Ancient Echoes

CHAPTER 49



THAT AFTERNOON, MICHAEL was alone at the stables. Earlier, the village men took the others away to work. His arm felt much better already, and he wondered about the poultice Ben Olgerbee had used.

In the distance, he saw Ben Olgerbee walk by.

The word “wizened” came to mind to describe Olgerbee, a small, thin man who walked with a stoop, his chest concave. Wizened cheeks. Wizened hair. Wizened...Michael thought of a similar word. Wizard.

Something made him decide to follow the man.

Past the stables, near the fence that circled the village, a trap door lay flat on the ground. Olgerbee opened it and descended steep steps, then lit a torch and shut the door behind him.

Michael waited until he thought Olgerbee might have walked away, and then opened the door and hurried into the dark, narrow tunnel. When he shut the door behind him, he saw only a faint bit of light in the distance.

Michael hurried to catch up to Olgerbee, whose torch led him through a dark, narrow tunnel away from the village. Michael grew increasingly more claustrophobic with every step. Fifteen minutes passed before they stepped out of the tunnel near a steep, rocky rise.

Tucked away behind tumbled boulders along its base was the entrance to a cave. Olgerbee went inside.

Michael waited. He expected Olgerbee to come out any moment. When he didn't, Michael inched closer.

He didn't expect to be able to see much at all in the darkened cave, but to his amazement, torches fastened to the stone walls lit the way.

Michael crept along the wall until the tunnel opened to a wide room.

Olgerbee sat on the ground, eyes shut as if meditating. Before him lay pure gold nuggets. Numerous nuggets. Piles of them. A fortune in them.

Idaho had seen a few gold strikes, but most had been mined out. Michael saw gold the size of one and two inch river rocks, smooth as eggs and oval shaped. He couldn't even imagine where such gold had been found. It couldn't have been veins of gold ore, but must have been from some river to have been worn so smooth, but he'd never heard of panned gold being that size.

“Who's there?” Olgerbee cried. As he roused from his golden reverie, he glanced about in suspicion.

Michael didn't move in hopes Olgerbee would assume the sound came from one of the many creatures that walked the forest and caves.
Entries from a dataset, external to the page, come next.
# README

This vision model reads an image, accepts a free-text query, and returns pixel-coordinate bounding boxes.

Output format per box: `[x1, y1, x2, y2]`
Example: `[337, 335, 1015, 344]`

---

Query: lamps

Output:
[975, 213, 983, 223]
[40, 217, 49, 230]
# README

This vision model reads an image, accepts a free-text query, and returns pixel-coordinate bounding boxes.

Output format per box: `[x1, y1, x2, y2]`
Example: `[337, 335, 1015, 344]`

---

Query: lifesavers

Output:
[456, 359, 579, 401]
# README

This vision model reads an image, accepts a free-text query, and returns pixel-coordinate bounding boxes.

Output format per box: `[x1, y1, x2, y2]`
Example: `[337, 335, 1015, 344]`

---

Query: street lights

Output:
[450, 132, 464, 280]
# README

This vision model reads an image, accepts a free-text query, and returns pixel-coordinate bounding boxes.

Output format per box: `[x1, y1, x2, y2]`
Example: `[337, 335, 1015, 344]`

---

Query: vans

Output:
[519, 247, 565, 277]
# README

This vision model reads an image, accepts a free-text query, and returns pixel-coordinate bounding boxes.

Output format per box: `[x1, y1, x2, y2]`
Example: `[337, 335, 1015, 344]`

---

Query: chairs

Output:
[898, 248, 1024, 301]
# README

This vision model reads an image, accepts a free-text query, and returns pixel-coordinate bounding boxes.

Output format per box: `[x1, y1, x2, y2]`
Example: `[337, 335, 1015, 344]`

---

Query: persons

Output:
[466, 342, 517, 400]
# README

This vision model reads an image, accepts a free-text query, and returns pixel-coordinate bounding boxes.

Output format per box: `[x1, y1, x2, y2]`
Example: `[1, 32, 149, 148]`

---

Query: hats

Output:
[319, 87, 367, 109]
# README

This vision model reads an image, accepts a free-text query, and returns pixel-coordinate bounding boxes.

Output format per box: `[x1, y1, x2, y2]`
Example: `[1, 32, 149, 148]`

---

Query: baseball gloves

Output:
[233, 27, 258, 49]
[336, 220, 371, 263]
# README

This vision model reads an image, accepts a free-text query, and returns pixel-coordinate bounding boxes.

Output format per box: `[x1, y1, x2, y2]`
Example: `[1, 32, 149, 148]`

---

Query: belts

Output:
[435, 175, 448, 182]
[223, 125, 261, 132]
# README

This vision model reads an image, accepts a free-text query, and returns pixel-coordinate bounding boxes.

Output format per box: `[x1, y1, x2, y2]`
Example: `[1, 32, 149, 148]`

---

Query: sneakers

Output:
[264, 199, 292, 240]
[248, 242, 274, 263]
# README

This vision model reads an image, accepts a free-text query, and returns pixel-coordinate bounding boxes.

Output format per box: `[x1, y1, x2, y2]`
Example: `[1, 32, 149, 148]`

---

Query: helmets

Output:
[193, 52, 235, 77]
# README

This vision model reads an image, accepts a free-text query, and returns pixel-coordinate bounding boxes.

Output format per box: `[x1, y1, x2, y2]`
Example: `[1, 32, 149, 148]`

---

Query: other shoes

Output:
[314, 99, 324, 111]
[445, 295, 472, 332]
When Olgerbee stopped listening, Michael quietly backed out of the cave and hid near its mouth to wait for Olgerbee to leave.

He didn't have to wait long.

As Olgerbee headed back to the village, Michael snuck into the cave.

Alone, the gold looked even more wondrous, the quality and quantity more unbelievable, than he'd imagined.

He truly understood why people considered it the most perfect of all metals, and why, in every civilization, it had been valued and often used in worship.

A small golden box lay in the back of the cave. The box, about one cubic foot, reminded him of a tabernacle—where Catholics house the consecrated host—with doors that opened from the front to reveal the contents.

A simple hook and eye clasp with no lock held the double doors shut. He opened it.

Inside he found an old, grimy bowl made from some thick metal, possibly iron. He lifted it out. It felt heavy, the inside coated with a sooty substance, and looked quite poor and cheap among all this gold. Why someone put it in a place of honor was anyone's guess. It’s slightly sulfuric odor told him nothing.

Under the bowl lay some sort of book. The cover seemed too grow warm at his touch…as if there were a connection between him and this book. His heart pounded.

When Charlotte told him about Book of Abraham the Jew, she said it was bound with a cover of brass, and written on some sort of delicate rinds.

He opened the cover and found the leaves weren't paper, not even parchment, but could well be what Nicolas Flamel described in his writings.

The first page had greatly faded writing on it, a very stylized script that formed words in classical Greek. Michael had studied both Greek and Latin.

Upon the first leaf, written with large albeit faint gold capital letter, he read, “Abraham the Jew, Prince, Levite...”

This was it! The book that had been rumored about for centuries, argued over, sought…and here it was.

He carefully turned a page. The leaves felt fragile. He feared the material might crumble in his hand.

Some pages were filled with writing that would take time and effort to translate. Others were painted with symbols—the god Mercury, a Caducean rod with two serpents, an old man with an hour glass and a scythe, flowers, dragons, griffons, a rose tree, a king, infants, mothers weeping at the feet of soldiers, and on and on.

It made no sense to Michael. Maybe this was why a scholar of the Kabbalah had been needed.

Time passed quickly. He put everything back the way he had found it. He knew he had to get back before anyone realized he was gone and where he had been. Yet, here, in his hands, he had held the knowledge that men sought for several millennia. And walking away from it was difficult.